• [Aim of the exercise] Among the entries below, find the lines with the word "Canis" and copy them.

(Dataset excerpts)
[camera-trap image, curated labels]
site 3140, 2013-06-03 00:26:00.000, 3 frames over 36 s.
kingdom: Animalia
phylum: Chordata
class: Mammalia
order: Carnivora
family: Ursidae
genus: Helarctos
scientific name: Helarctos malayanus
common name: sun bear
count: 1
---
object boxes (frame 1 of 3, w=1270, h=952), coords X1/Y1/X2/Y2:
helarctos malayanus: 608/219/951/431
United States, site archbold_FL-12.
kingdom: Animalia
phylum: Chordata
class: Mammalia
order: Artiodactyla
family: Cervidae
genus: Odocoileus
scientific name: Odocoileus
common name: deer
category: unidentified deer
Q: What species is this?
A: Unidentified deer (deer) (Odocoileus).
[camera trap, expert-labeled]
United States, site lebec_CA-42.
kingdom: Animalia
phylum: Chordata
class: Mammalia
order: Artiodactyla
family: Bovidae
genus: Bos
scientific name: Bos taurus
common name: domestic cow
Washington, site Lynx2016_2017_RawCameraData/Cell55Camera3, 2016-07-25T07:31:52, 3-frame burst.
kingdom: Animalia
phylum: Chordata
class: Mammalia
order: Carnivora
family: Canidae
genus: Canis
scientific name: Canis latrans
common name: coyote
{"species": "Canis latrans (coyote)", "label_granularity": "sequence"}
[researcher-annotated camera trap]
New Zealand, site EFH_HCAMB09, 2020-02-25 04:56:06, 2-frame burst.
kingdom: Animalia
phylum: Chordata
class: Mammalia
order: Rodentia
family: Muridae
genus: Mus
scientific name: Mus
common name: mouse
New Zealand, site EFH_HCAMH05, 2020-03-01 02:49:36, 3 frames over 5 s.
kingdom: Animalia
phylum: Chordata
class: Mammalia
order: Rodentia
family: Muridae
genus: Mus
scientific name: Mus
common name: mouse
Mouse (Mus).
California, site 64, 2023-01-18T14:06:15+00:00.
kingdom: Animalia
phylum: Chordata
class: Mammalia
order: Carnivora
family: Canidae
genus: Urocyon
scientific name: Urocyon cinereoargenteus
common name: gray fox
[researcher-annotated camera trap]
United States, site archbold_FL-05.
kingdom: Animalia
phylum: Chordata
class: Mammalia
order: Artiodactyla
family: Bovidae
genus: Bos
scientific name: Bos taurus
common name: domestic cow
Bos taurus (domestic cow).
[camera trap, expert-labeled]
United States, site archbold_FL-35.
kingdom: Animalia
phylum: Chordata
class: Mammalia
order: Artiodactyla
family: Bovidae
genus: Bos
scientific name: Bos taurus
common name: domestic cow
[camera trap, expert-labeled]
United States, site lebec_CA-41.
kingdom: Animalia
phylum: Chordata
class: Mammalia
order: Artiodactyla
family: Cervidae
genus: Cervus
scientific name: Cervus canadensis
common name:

• [Answer to this exercise]
genus: Canis
scientific name: Canis latrans
{"species": "Canis latrans (coyote)", "label_granularity": "sequence"}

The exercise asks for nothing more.